[Written instruction] Copy out, without any changes, every line of the entries from the one containing "Which do you think is uppermost out of" through the last line of the entries, both ends included.

-- start Given data --

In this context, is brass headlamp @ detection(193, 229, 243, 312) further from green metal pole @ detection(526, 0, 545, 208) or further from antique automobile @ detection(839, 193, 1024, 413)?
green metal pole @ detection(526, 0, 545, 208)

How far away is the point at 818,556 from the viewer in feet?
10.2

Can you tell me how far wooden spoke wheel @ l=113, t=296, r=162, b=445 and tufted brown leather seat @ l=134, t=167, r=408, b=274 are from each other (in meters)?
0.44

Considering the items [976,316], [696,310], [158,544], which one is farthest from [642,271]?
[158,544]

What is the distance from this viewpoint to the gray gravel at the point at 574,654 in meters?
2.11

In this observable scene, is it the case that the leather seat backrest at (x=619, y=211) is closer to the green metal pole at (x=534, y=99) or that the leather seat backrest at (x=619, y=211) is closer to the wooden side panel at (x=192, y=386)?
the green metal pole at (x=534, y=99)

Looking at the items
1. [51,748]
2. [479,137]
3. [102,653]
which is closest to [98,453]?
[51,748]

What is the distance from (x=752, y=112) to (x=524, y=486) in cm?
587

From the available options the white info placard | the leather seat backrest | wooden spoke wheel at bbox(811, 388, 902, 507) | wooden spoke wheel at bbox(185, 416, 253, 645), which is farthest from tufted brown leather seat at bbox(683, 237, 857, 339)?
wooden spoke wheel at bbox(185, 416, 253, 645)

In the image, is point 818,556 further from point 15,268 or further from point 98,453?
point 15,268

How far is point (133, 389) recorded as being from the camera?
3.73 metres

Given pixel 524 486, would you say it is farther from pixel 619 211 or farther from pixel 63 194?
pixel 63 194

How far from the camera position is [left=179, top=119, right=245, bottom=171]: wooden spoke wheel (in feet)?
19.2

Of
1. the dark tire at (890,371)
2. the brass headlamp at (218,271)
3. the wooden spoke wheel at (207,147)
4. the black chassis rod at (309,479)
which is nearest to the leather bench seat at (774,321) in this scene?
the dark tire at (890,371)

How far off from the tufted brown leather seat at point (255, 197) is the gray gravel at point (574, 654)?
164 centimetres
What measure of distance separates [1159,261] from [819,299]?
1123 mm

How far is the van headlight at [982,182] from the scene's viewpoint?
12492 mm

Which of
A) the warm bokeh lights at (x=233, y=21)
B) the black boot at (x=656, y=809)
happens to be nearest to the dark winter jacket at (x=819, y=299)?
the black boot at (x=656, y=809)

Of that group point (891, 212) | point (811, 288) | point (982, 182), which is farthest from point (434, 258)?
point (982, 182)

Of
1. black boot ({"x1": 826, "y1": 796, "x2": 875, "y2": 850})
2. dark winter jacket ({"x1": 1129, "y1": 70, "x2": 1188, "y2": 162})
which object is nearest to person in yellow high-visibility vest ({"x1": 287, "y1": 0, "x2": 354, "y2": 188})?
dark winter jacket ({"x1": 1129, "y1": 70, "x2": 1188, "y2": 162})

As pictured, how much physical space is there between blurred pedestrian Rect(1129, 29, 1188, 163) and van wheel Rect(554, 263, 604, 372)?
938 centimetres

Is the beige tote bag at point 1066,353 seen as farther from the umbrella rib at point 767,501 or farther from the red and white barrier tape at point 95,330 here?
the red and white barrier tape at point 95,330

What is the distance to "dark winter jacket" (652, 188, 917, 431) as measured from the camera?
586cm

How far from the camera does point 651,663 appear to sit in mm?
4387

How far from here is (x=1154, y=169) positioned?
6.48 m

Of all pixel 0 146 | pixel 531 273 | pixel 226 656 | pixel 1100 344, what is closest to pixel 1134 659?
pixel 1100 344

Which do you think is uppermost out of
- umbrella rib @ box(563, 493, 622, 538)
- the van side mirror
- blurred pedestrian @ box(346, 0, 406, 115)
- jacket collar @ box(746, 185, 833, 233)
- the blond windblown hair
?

-- end Given data --

[Expected output]
Which do you think is uppermost out of
- umbrella rib @ box(563, 493, 622, 538)
- the van side mirror
- blurred pedestrian @ box(346, 0, 406, 115)
- jacket collar @ box(746, 185, 833, 233)
- the blond windblown hair
?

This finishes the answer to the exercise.